**Items from a dataset**.
— begin —

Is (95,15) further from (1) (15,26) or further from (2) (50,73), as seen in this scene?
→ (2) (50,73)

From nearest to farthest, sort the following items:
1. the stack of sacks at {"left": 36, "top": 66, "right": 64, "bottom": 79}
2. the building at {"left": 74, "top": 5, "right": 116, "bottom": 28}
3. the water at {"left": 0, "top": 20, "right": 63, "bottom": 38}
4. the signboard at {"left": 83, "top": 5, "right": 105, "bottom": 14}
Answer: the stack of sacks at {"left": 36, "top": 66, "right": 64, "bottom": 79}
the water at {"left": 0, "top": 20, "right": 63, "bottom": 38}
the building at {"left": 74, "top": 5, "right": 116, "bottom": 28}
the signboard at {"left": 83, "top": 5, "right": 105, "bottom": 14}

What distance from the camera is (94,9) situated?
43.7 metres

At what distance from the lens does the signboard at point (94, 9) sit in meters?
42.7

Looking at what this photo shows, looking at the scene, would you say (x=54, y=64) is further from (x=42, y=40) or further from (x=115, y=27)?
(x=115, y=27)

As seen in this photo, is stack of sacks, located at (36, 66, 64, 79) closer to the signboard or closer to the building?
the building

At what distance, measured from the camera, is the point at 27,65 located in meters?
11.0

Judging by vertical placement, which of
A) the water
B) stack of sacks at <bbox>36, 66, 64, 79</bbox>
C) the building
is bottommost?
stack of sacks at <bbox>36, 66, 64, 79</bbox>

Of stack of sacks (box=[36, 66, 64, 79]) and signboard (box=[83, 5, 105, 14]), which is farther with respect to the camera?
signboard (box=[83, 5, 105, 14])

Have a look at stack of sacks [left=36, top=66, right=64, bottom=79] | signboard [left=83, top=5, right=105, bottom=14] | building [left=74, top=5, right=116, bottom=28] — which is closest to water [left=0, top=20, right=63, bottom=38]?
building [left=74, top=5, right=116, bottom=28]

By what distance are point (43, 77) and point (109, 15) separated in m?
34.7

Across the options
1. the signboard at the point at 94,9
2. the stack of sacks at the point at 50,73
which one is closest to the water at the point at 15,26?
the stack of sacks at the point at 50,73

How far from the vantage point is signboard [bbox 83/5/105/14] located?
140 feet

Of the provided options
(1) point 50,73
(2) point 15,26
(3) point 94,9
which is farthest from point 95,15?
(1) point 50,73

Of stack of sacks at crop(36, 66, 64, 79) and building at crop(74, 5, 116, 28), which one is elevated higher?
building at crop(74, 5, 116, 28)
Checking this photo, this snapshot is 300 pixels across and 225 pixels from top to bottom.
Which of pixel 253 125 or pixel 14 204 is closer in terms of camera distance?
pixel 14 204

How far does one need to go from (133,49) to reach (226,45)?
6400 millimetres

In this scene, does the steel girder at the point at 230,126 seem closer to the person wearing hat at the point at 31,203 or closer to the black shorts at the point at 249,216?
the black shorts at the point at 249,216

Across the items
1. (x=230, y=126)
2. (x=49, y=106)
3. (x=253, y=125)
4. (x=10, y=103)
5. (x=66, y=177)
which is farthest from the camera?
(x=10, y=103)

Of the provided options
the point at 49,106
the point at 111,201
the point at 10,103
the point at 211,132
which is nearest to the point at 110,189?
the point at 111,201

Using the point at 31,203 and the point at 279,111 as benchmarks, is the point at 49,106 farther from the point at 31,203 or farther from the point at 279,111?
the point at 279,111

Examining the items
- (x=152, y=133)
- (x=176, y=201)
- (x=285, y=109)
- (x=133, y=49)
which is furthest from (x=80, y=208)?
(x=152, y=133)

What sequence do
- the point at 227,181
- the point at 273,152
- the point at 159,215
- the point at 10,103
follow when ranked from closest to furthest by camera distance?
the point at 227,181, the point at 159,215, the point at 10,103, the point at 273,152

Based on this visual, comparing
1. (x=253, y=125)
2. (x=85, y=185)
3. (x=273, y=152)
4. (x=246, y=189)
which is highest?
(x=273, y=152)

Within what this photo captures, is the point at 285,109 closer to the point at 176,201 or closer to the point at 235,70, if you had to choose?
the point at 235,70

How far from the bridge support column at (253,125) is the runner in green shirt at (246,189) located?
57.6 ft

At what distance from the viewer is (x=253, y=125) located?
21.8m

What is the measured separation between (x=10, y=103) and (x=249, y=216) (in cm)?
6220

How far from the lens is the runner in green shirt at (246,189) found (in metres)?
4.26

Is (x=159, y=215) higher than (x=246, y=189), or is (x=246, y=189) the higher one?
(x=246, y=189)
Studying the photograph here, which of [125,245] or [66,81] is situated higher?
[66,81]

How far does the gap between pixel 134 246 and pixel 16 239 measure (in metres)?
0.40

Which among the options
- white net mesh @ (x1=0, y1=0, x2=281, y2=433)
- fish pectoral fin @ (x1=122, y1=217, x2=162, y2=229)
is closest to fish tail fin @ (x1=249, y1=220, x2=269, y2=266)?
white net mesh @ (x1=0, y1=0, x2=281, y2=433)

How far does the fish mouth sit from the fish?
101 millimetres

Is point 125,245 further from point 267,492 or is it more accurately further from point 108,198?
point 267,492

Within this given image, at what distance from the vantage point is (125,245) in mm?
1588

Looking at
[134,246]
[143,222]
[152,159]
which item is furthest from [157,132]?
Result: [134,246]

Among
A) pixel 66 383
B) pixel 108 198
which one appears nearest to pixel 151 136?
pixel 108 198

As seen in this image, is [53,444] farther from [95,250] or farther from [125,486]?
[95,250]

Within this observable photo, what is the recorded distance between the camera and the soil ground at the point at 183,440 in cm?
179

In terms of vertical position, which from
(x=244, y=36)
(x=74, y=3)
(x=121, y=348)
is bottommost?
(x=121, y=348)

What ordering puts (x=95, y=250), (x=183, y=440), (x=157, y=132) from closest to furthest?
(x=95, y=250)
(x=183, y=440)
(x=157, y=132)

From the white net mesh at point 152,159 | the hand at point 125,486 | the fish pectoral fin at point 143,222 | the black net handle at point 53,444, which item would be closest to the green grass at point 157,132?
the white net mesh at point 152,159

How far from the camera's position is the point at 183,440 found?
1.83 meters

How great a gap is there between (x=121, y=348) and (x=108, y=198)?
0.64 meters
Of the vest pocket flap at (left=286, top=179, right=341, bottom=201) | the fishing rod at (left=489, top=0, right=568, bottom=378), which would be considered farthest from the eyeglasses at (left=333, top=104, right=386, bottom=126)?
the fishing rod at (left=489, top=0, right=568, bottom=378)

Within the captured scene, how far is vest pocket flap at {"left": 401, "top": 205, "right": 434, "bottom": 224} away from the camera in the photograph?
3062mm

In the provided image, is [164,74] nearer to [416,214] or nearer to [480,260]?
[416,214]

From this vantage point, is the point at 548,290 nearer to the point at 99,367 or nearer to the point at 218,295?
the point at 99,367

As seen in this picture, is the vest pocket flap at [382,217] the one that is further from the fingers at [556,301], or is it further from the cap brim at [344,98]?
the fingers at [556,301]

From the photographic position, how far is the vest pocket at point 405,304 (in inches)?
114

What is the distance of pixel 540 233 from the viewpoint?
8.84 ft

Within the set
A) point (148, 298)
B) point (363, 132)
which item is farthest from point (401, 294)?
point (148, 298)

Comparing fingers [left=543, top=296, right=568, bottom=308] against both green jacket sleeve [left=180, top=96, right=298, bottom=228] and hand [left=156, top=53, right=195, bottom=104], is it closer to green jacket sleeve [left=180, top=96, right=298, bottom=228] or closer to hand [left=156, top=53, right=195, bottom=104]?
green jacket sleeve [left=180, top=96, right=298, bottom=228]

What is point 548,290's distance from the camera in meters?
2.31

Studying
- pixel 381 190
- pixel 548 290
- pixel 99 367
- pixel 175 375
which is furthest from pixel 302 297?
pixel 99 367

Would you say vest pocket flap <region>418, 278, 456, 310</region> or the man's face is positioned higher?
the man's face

— end —

**TASK INSTRUCTIONS**.
Copy out the lines starting at the one containing "How far from the camera's" and ending with the last line of the entries. Include nothing else.

**RIGHT ANSWER**.
How far from the camera's position is the point at 183,440 found?
1.83 meters

How great a gap is there between (x=121, y=348) and (x=108, y=198)?
0.64 meters
Of the vest pocket flap at (left=286, top=179, right=341, bottom=201) | the fishing rod at (left=489, top=0, right=568, bottom=378), which would be considered farthest from the eyeglasses at (left=333, top=104, right=386, bottom=126)?
the fishing rod at (left=489, top=0, right=568, bottom=378)

Within the captured scene, how far is vest pocket flap at {"left": 401, "top": 205, "right": 434, "bottom": 224} away from the camera in the photograph?
3062mm

In the provided image, is [164,74] nearer to [416,214] or nearer to [480,260]?
[416,214]

From this vantage point, is the point at 548,290 nearer to the point at 99,367 or nearer to the point at 218,295?
the point at 99,367

As seen in this picture, is the vest pocket flap at [382,217] the one that is further from the fingers at [556,301], or is it further from the cap brim at [344,98]?
the fingers at [556,301]

From the photographic position, how far is the vest pocket at point 405,304 (in inches)?
114

What is the distance of pixel 540 233 from the viewpoint?
8.84 ft

Within the set
A) point (148, 298)
B) point (363, 132)
which item is farthest from point (401, 294)?
point (148, 298)

Comparing fingers [left=543, top=296, right=568, bottom=308] against both green jacket sleeve [left=180, top=96, right=298, bottom=228] and hand [left=156, top=53, right=195, bottom=104], is it closer to green jacket sleeve [left=180, top=96, right=298, bottom=228] or closer to hand [left=156, top=53, right=195, bottom=104]?
green jacket sleeve [left=180, top=96, right=298, bottom=228]

What is point 548,290's distance from the camera in meters?
2.31

Studying
- pixel 381 190
- pixel 548 290
- pixel 99 367
- pixel 175 375
which is furthest from pixel 302 297?
pixel 99 367

Would you say vest pocket flap <region>418, 278, 456, 310</region> or the man's face is positioned higher?
the man's face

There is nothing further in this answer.